The rationale for this rule is as a result of it’s concerning the integrity of monetary statements, which in flip permits buyers to belief the knowledge they obtain about firms through which they spend money on.
Positive, funding selections are usually not made on the idea of monetary statements alone.
Different elements do come into play: corresponding to market circumstances, competitors within the trade and technological adjustments.
Nonetheless, when assessing the monetary well being of the corporate, the monetary statements, the audited ones, stay the very best supply of data.
Something much less simply won’t reduce it.
KEJURUTERAAN Asastera Bhd (KAB) has been making headlines because the starting of final yr.
It has introduced numerous contract wins for electrical works for buildings, telecommunication towers in addition to photo voltaic installations and operations tasks.
The corporate has had board adjustments and has launched into quite a lot of company workouts.
These entailed share splits, bonus issuances and personal placements.
KAB was listed on the ACE Market of Bursa Malaysia again in October 2017 with a market capitalisation of mere RM28mil from the issuance of 112 million shares.
Immediately, the corporate has greater than 1.7 billion shares and has an enormous market capitalisation of RM586.3mil.
The inventory trades at a lofty worth a number of of 72 occasions its earnings.

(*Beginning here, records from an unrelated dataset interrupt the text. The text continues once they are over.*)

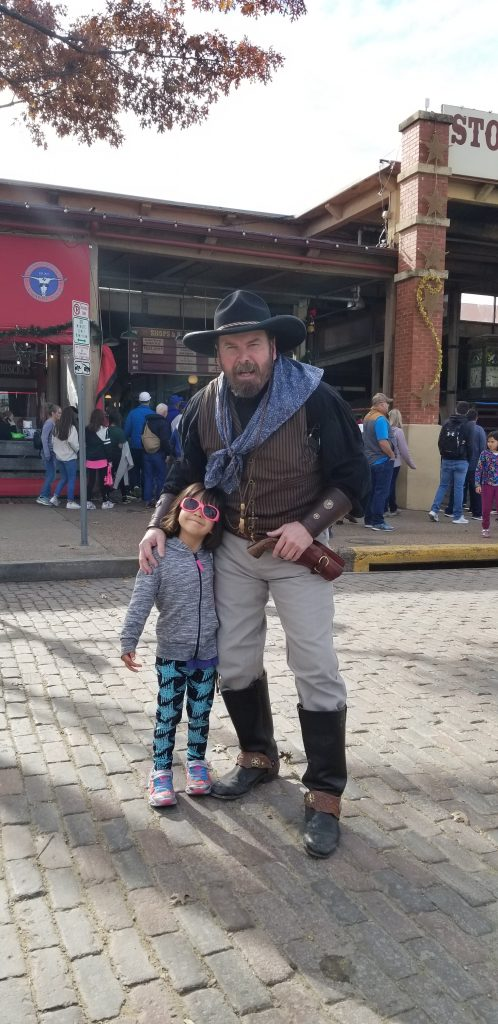 4-year-old girl poses with a man in period cowboy dress in fort wroth, texas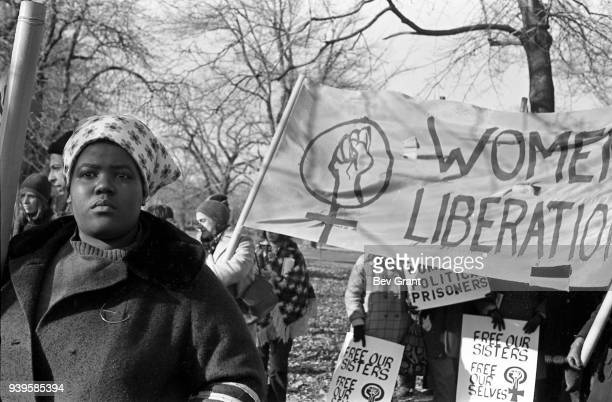 View of a women several with a banner and others with signs in a park during the 'Free Bobby Free Ericka' demonstration cosponsored by the Black...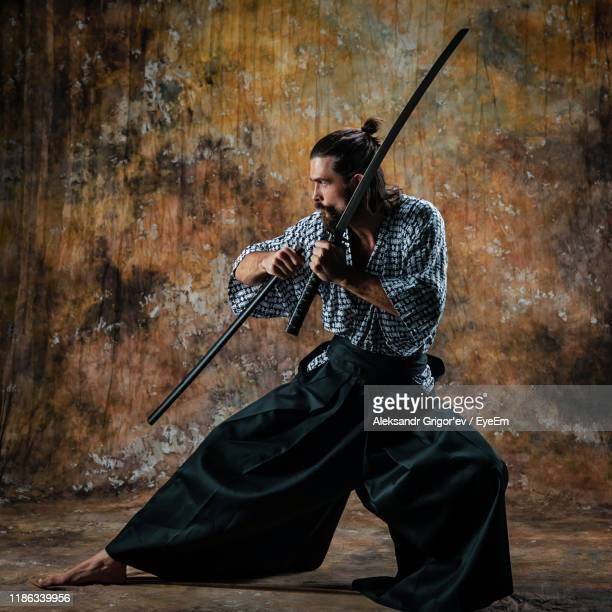 full length of man practicing ninja against wall - samurai stock pictures, royalty-free photos & images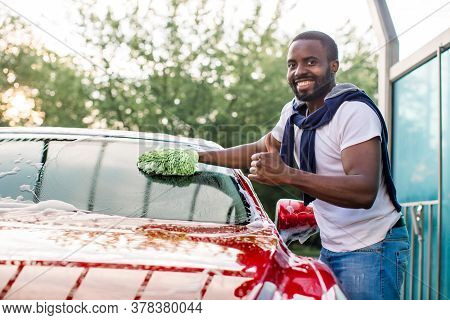 Outdoor Car Wash With Sponge And Foam. Car Washing. Smiling African Man Showing Thumb Up, Cleaning H
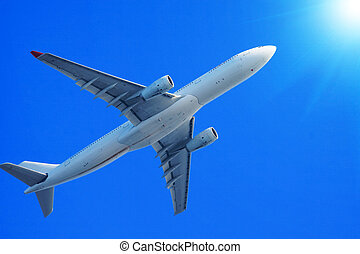 Passenger jet air plane flying on blue sky
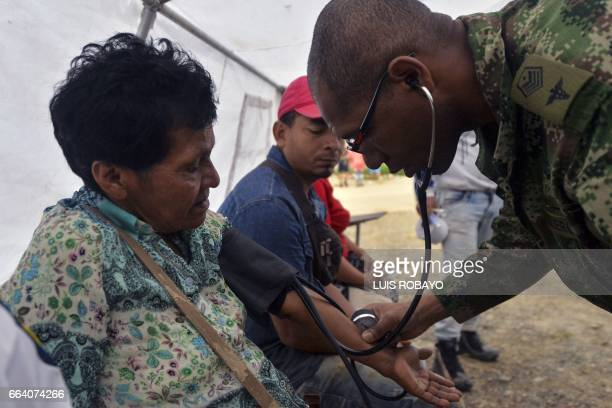 A Colombian soldier doctor attends wounded people at a shelter in Mocoa Putumayo department southern Colombia on April 3 2017 Residents of Mocoa were...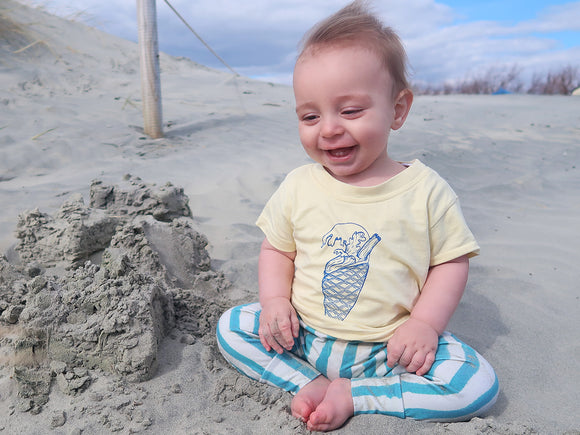 laughing baby wearing surf print top sat by a sandcastle
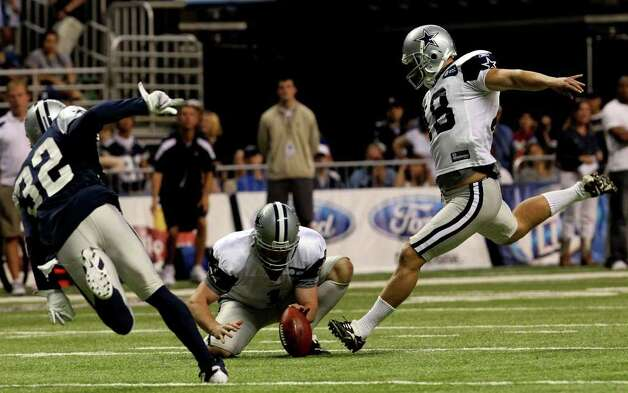 Cowboys punter Mat McBriar holds the ball while kicker David Buehler (right) makes a field goal attempt during the Blue-White scrimmage on Sunday, Aug. 7, 2011. On the left is cornerback Orlando Scandrick. The scrimmage was part of Dallas' training camp at the Alamodome. Photo: John Davenport/jdavenport@express-news.net / SAN ANTONIO EXPRESS-NEWS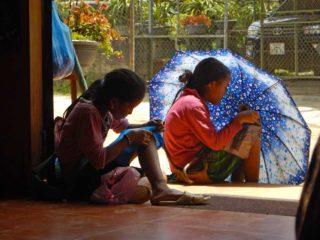 Bambine vietnamite ricamano all'ombra di un ombrello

Again in April KAB’s share worth had skyrocketed to greater than RM1.20 giving the corporate a market valuation of a whooping RM1.7bil at the moment.
It then traded at greater than 100 occasions its earnings. Notably, its market capitalisation has shrunk by a 3rd of that of worth in simply four-months.
One wonders if this firm wants so many shares to be issued within the first place?
It doesn’t but report big earnings to assist these valuations. And earnings nonetheless stay lumpy.
Its earnings for the monetary yr ended Dec 31, 2020 nearly halved to RM5.43mil from RM10.44mil in FY19.
For the six months ended June 30, 2021, KAB reported a doubling of earnings to RM2.94mil from RM1.55mil in the identical interval final yr.
Maybe buyers are hoping for a major spike in earnings on the again of its partnerships and joint ventures.
During the last 4 months, KAB has been piling on new contract wins and partnerships to enterprise into new companies.
These embrace RM55.72mil in contracts for 3 photo voltaic tasks in Thailand.
It additionally signed a memorandum of understanding with a Philippines-based firm to construct telecommunication towers, a deal KAB estimates will churn out annual revenues of RM15mil.
Nonetheless, KAB’s share worth has declined by some 62% since August to 34 sen every. So what offers?